Wednesday, June 30, 2021


S01E20 – Elegy

“Three astronauts land on what looks like Earth 200 years before they left - only all of the people seem frozen in time.”

Charles Beaumont met Ray Bradbury in Los Angeles during the summer of 1946 where the two quickly became friends due to a shared love of comic strips. That’s right, two of science fiction’s most celebrated authors bonded over a shared love of the daily funnies which, if nothing else, shows they were men of good taste. But I digress. Bradbury quickly became Beaumont’s mentor, reading and offering suggestions on the aspiring writer’s early efforts. And nothing could better illustrate Bradbury’s influence on Beaumont’s work than Elegy, the 20th episode of The Twilight Zone.

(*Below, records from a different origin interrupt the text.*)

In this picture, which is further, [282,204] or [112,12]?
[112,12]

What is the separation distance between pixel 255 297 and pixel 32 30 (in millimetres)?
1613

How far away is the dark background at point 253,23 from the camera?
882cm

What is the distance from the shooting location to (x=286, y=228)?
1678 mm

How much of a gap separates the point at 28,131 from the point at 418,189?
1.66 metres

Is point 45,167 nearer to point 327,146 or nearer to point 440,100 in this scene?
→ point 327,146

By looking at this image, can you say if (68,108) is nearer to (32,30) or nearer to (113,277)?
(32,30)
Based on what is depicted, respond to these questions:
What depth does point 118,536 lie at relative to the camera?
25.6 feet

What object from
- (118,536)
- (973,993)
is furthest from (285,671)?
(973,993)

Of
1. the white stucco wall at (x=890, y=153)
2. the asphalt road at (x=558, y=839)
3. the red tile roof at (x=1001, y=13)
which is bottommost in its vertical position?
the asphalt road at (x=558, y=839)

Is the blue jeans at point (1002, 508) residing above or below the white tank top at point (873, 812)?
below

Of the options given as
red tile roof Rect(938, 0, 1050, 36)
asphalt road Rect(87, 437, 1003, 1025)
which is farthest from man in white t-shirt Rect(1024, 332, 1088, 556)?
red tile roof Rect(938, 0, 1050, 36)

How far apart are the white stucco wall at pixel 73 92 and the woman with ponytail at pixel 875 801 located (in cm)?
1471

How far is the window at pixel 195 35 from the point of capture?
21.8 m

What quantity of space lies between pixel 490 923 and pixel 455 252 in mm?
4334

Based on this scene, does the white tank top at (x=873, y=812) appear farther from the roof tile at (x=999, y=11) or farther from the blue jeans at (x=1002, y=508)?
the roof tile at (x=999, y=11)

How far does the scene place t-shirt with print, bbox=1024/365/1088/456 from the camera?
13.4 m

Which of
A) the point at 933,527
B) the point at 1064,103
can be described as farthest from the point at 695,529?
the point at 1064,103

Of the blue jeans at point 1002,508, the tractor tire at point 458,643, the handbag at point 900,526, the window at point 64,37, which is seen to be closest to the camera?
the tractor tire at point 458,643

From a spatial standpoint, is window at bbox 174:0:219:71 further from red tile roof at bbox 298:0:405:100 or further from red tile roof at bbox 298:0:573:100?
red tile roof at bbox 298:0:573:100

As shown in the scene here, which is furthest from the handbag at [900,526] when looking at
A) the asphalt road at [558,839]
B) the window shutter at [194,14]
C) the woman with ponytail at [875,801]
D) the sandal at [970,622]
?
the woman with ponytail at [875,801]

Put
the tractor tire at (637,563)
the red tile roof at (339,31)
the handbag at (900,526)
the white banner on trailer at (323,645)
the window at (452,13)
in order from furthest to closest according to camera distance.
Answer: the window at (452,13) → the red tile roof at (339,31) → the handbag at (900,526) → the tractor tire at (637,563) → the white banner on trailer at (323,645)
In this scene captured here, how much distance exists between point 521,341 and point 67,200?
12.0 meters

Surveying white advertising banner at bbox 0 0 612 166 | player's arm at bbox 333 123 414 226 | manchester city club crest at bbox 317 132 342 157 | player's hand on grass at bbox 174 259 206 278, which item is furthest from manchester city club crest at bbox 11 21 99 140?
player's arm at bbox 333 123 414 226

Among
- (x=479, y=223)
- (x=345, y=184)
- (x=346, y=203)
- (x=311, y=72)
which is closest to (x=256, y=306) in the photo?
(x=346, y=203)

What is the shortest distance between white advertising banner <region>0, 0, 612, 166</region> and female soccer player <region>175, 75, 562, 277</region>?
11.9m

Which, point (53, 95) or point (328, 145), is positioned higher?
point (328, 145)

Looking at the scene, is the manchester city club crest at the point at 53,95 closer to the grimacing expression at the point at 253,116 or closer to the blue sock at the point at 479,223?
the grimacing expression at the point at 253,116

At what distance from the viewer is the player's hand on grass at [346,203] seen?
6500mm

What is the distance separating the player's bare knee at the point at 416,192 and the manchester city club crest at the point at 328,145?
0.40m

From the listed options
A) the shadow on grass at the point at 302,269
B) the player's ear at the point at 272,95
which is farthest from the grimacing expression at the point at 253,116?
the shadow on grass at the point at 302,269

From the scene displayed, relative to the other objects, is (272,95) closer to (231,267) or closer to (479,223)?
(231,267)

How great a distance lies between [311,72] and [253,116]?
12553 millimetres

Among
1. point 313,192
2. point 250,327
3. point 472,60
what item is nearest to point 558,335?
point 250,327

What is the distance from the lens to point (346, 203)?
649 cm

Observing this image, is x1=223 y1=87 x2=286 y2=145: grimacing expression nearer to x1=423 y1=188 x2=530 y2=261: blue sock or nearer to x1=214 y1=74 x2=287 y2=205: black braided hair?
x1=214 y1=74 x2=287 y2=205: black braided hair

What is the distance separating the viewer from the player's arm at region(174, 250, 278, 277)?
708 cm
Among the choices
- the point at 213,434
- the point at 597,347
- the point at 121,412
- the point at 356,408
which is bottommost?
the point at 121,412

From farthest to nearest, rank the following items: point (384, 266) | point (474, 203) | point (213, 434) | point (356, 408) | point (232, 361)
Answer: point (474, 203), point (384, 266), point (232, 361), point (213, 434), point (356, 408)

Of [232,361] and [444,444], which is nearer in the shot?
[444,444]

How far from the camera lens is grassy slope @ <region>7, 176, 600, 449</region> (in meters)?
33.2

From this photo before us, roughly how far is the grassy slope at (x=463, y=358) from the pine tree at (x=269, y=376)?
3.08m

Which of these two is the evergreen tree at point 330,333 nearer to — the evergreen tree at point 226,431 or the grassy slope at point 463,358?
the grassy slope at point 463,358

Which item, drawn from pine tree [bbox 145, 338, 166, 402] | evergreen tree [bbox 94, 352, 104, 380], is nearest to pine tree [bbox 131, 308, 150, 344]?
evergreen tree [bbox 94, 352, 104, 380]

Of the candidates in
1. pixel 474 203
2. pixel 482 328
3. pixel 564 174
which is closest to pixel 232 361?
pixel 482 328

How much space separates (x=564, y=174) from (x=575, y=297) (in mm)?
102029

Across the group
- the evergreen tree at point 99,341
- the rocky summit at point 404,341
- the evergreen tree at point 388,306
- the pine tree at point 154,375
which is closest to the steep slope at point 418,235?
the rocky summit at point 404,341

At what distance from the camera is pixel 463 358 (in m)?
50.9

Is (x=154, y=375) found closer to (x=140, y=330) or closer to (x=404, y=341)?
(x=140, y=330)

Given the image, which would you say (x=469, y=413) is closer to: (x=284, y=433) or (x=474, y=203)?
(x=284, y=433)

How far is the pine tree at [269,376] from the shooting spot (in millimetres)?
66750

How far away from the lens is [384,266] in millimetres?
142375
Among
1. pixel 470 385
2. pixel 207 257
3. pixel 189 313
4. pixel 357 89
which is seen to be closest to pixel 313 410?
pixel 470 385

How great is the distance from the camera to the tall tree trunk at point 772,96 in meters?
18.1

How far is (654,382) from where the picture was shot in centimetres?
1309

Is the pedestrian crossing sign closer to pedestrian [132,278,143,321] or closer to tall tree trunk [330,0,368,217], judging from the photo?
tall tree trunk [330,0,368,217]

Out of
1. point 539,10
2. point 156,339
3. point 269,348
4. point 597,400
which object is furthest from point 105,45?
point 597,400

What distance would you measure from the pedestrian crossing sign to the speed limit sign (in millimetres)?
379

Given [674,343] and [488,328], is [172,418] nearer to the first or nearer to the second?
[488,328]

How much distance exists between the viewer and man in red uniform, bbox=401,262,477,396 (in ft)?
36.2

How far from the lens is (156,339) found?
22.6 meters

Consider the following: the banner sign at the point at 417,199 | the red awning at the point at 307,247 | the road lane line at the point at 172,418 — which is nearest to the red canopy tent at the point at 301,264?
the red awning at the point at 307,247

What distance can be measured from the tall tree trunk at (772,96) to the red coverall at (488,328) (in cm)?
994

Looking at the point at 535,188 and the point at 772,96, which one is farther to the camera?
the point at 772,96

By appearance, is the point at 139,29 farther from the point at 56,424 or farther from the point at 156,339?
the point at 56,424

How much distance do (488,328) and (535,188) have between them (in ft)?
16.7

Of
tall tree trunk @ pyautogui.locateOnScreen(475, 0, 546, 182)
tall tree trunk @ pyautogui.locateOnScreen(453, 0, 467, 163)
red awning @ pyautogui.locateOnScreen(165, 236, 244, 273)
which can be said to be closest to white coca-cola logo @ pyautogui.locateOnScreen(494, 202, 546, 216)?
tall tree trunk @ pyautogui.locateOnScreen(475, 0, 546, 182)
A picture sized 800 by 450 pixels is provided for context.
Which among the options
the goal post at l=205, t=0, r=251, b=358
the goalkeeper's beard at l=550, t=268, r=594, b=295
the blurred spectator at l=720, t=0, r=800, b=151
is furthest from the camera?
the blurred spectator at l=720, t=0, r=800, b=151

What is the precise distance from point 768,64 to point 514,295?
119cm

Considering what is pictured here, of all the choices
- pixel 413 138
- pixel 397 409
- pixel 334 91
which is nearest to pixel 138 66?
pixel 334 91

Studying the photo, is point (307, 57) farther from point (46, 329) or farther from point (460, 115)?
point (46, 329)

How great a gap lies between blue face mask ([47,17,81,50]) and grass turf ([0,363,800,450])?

What with its Terran space travelers discovering an alien world that looks a lot like home, though with some noticeably weird differences, the entire tale plays like something right out of Bradbury’s Martian Chronicles. That being said, Beaumont’s story is definitely a bit darker than most of Bradbury’s output. Despite all of the whimsical elements on display, particularly Cecil Kellaway’s excellent turn as the planet’s ever-smiling tour guide/caretaker Wickwire, Elegy ends on a very bleak note.

And yet, it’s that oddball mixture of tones that makes the episode so memorable. The end, in which the distressingly cheerful Wickwire flat out murders our entire crew of protagonists, probably wouldn’t pack such a gut punch if we hadn’t been lulled into a false sense of security by the goofiness which preceded it. I mean, as the astronauts are walking through the various silly set pieces such as the beauty contest with the somewhat elderly pageant queen, who would suspect all the people on display are really preserved corpses on an asteroid sized graveyard.

In an interview with Cemetery Dance magazine, Beaumont’s son Chris stated his belief that his father “saw the show as an opportunity to ask profound, philosophical questions in the guise of a good yarn.” Which begs the question, what underlying profundities is the author trying to get at with Elegy? Well, on that point, Jordan Prejean over at The Twilight Zone Vortex makes a pretty good guess. He notes…

“It seems that Beaumont is attempting to show us how we view ourselves and want others to view us as well. The entire premise of this episode, the idea that people would build a sprawling customized cemetery on a drifting asteroid in the middle of outer space, is absurd, as one of the astronauts points out. But the absurdity exists for a reason. Beaumont’s trying to draw the viewer’s attention to the fact that most people value their own self-image enough that even after they die they want to be put on display for others to see, like a piece of art in a museum.”

In short, Beaumont seems to be taking a jab at that same type of narcissism as Ambrose Bierce did in his Devil’s Dictionary when he defined a mausoleum as “the final and funniest folly of the rich."

You know, the Church has never said that attaining a certain status in life is a sin. In fact, St. Paul himself relied on quite a number of wealthy women to help support his ministry. But in his letters, you never find praise for their wealth or position of power or anything like that. It’s all about the service they provide to the Church and to those in need, the same praise he heaps on those who perform the same deeds but have attained less illustrious stations in life.

Status is fine if attained a by-product of one’s calling, but it must never be the goal in life (or death for that matter). No, that focus must be on something else. As the Catechism puts it, “Desire for true happiness frees man from his immoderate attachment to the goods of this world so that he can find his fulfillment in the vision and beatitude of God. 'The promise [of seeing God] surpasses all beatitude… In Scripture, to see is to possess… Whoever sees God has obtained all the goods of which he can conceive.”

Twilight Tidbits: Keen ears may recognize the sound effects heard inside the Earthmen’s spaceship. They would be recycled less than a decade later on the bridge of the USS Enterprise.